Germaine Greer to release new book in November

She may have lead the feminist charge but these days Germaine Greer is fighting for a new cause.



As the story goes, a bower bird coerced Germaine Greer into buying 50 hectares of rainforest in Queensland at the turn of the century. White Beech is Germaine's story of her discovery of the wonders that are the Gondwana Rainforests of Australia, and her decision to return the ownership of her bit of forest to itself.
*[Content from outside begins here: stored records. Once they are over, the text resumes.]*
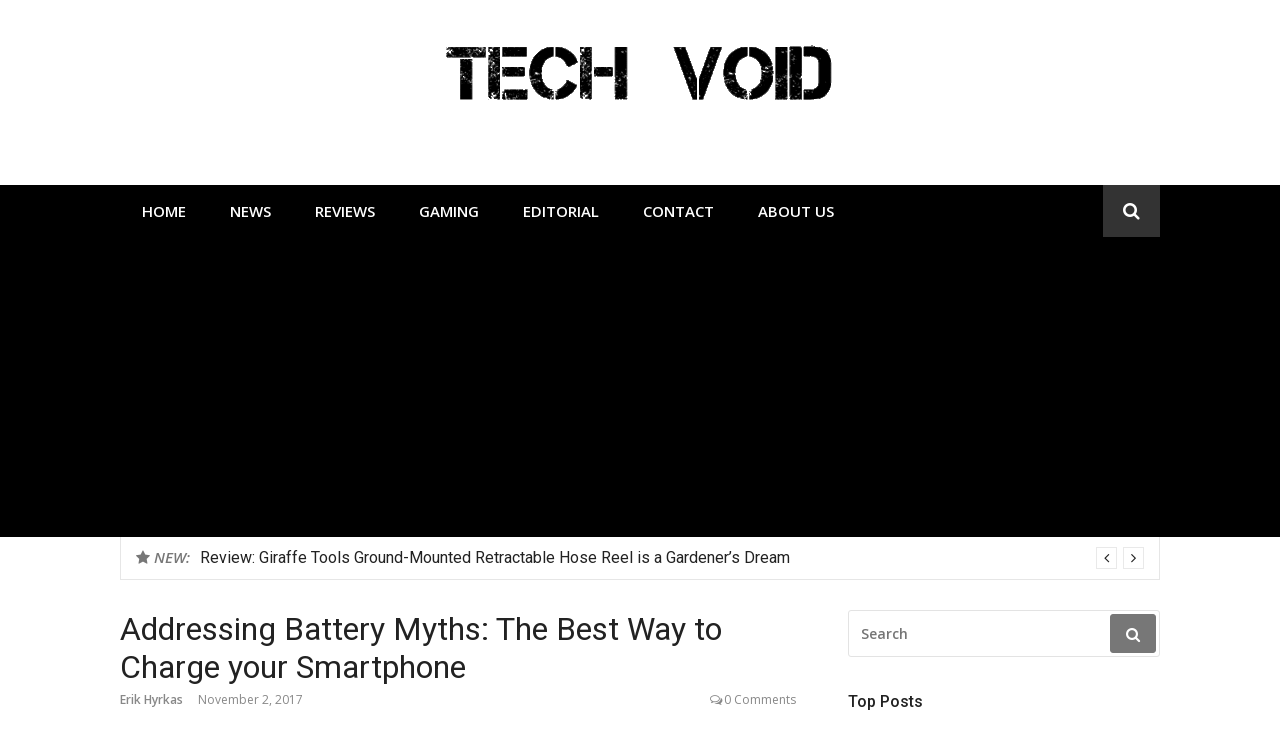

--- FILE ---
content_type: text/html; charset=utf-8
request_url: https://www.google.com/recaptcha/api2/aframe
body_size: 269
content:
<!DOCTYPE HTML><html><head><meta http-equiv="content-type" content="text/html; charset=UTF-8"></head><body><script nonce="NM7OumSXdBAFgXQAC4DERw">/** Anti-fraud and anti-abuse applications only. See google.com/recaptcha */ try{var clients={'sodar':'https://pagead2.googlesyndication.com/pagead/sodar?'};window.addEventListener("message",function(a){try{if(a.source===window.parent){var b=JSON.parse(a.data);var c=clients[b['id']];if(c){var d=document.createElement('img');d.src=c+b['params']+'&rc='+(localStorage.getItem("rc::a")?sessionStorage.getItem("rc::b"):"");window.document.body.appendChild(d);sessionStorage.setItem("rc::e",parseInt(sessionStorage.getItem("rc::e")||0)+1);localStorage.setItem("rc::h",'1768262114724');}}}catch(b){}});window.parent.postMessage("_grecaptcha_ready", "*");}catch(b){}</script></body></html>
"This is the story of an extraordinary stroke of luck.  You could call it 'life-changing', if only every woman's life were not an inexorable series of changes to which she has to adapt as well as she can" –– Germaine Greer
In December 2001, after two years of searching for somewhere in Australia to put her archive, Germaine Greer was taken to the Numinbah Valley in South-east Queensland, to see an abandoned dairy farm that was for sale. It was the last thing she wanted, totally unsuitable as a site for a library, but the battered subtropical rainforest that clothed the upper slopes of the property needed her. Since then she has spent every spare cent on rehabilitating the forest, and set up a charity to continue the work after she has gone to be recycled.

White Beech tells the story of how Europeanisation has devastated our landscape and what we can do to restore its biodiversity and uniqueness. In Germaine's view conservation is too important to be left to politicians; it is time ordinary Australians began doing it for themselves. No activity, she believes, could be more rewarding. Restoring natural heritage is much easier than struggling to raise exotic plants and animals.

Greer's new book White Beech will be released in November through Bloomsbury.